Here's the question you clicked on:
gwynne8188
a gardener has 46ft of fencing to be used to enclose a rectangular garden that has a border 2 feet wide surrounding it. if the length of the garden is to be twice its width, what will be the dimensions of the garden?
|dw:1328999809861:dw| Can you figure it out from here?
so it would be 2(2x+4)+2(x+4)=P ?
You can always count on mertsj to crash the party
p=perimeter....so that equation would be correct tho?
What do you think the 46 is for?
ahhh i wasn't sure...
There are 46 feet of fence, so P=46.
Mertsj, when you see me helping a student, I don't think you should interfere like that. You're the only person here that does that and I don't appreciate it. I will be discussing this with the mods. I've asked you countless times to respect my wishes, but you continue to ignore me.
you are my hero, hero! i appreciate that you didnt give me the final answer so that i could try and figure it out myself
Okay, not to worry. I will discuss this issue with the mods and hopefully get a resolution we can all agree with. The only problem is, mertsj seems to not want to communicate with me, which makes the matter much more difficult. I will be directing the mods and administrators to this chat. Thanks for providing your feedback regarding this.

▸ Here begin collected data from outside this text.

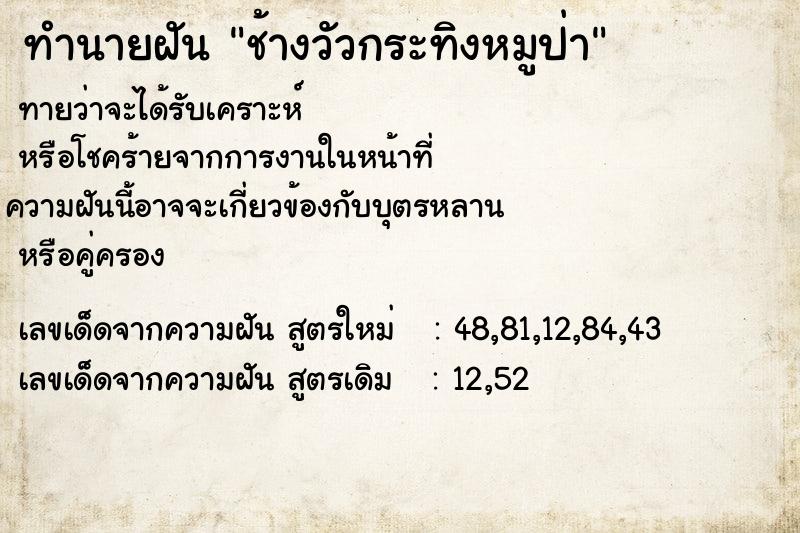 ทำนายฝัน "ช้างวัวกระทิงหมูป่า"

ทายว่าจะได้รับเคราะห์
หรือโชคร้ายจากการงานในหน้าที่
ความฝันนี้อาจจะเกี่ยวข้องกับบุตรหลาน
หรือคู่ครอง

เลขเด็ดจากความฝัน สูตรใหม่ : 48,81,12,84,43
เลขเด็ดจากความฝัน สูตรเดิม : 12,52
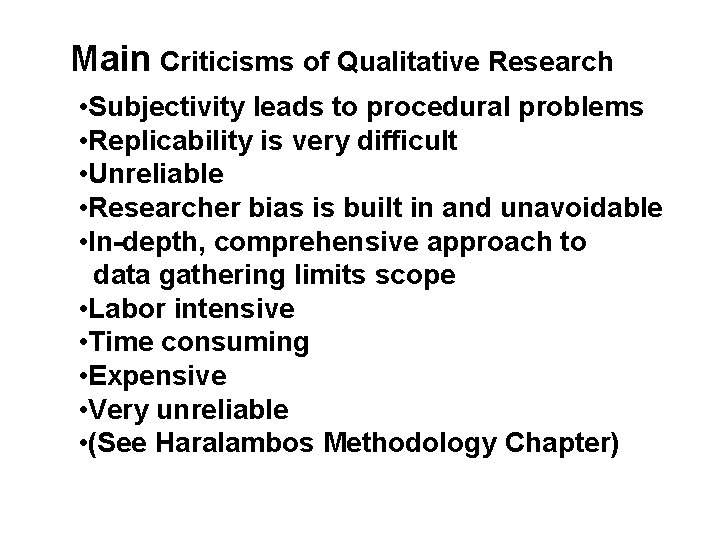 Main Criticisms of Qualitative Research

•Subjectivity leads to procedural problems
•Replicability is very difficult
•Unreliable
•Researcher bias is built in and unavoidable
•In-depth, comprehensive approach to data gathering limits scope
•Labor intensive
•Time consuming
•Expensive
•Very unreliable
•(See Haralambos Methodology Chapter)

That helps a lot.
ok, so part b of this problem is finding the area of the garden. if the area is the length times the width would the equation be a=(x+4)(2x +4) and would a=46 squared?

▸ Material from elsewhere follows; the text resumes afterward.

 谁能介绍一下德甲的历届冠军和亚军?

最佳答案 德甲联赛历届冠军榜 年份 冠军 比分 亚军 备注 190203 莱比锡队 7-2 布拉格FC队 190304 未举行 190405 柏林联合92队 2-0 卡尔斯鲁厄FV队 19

Yes, however, it will be much more easier to solve if you use the first equation you created to solve for x.
The one you created where you included the P variable.
oh so just plug in 5 for x?
i got a=126 but the book says the answer is 50 sq ft...

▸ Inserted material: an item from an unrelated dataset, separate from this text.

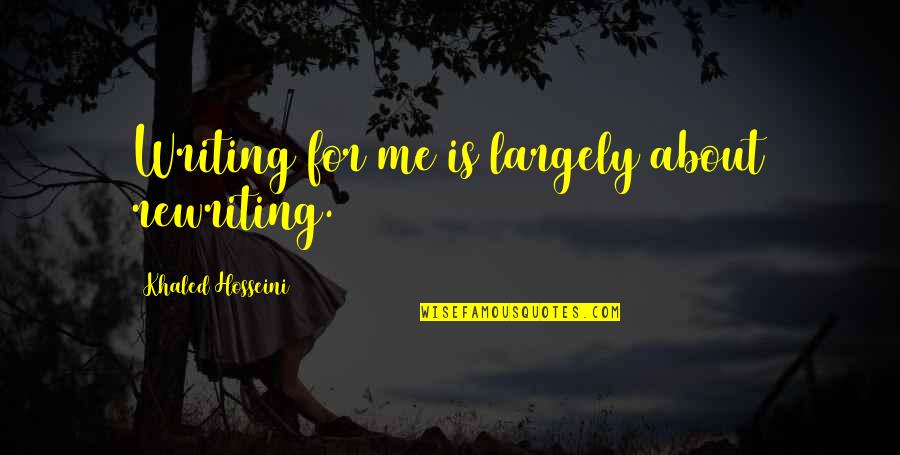 Writing for me is largely about rewriting.

Khaled Hosseini

WISEFAMOUSQUOTES.COM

So me the work you did to find the area
Show all of your work actually...For both perimeter and area
a= (x+4)(2x+4) a= (5+4)(2(5)+4) a=(9)(14) a=126
p=2(x+4)+2(2x+4)=46 2x+8+4x+8=46 6x+16=46\ 6x=30 x=5; 2x=10 5 by 10
Yes, that is correct. Is that your corrected solution?
the book says the area is 50 sq ft, not 126
The solution is indeed 50. For next time, you have to read the question more carefully so that you can avoid making such mistakes.
ohhhhh so the inside then not the fencing....
Read the original question again
It asked for the dimensions of the garden, not the fencing
haha ok so a gardener has 46 ft of fencing to be used to enclose a rectangular garden that has a border of 2 ft wide surrounding it. so the area of that would be a=2x?
But you already calculated the correct area. I don't understand how you're still confused about this.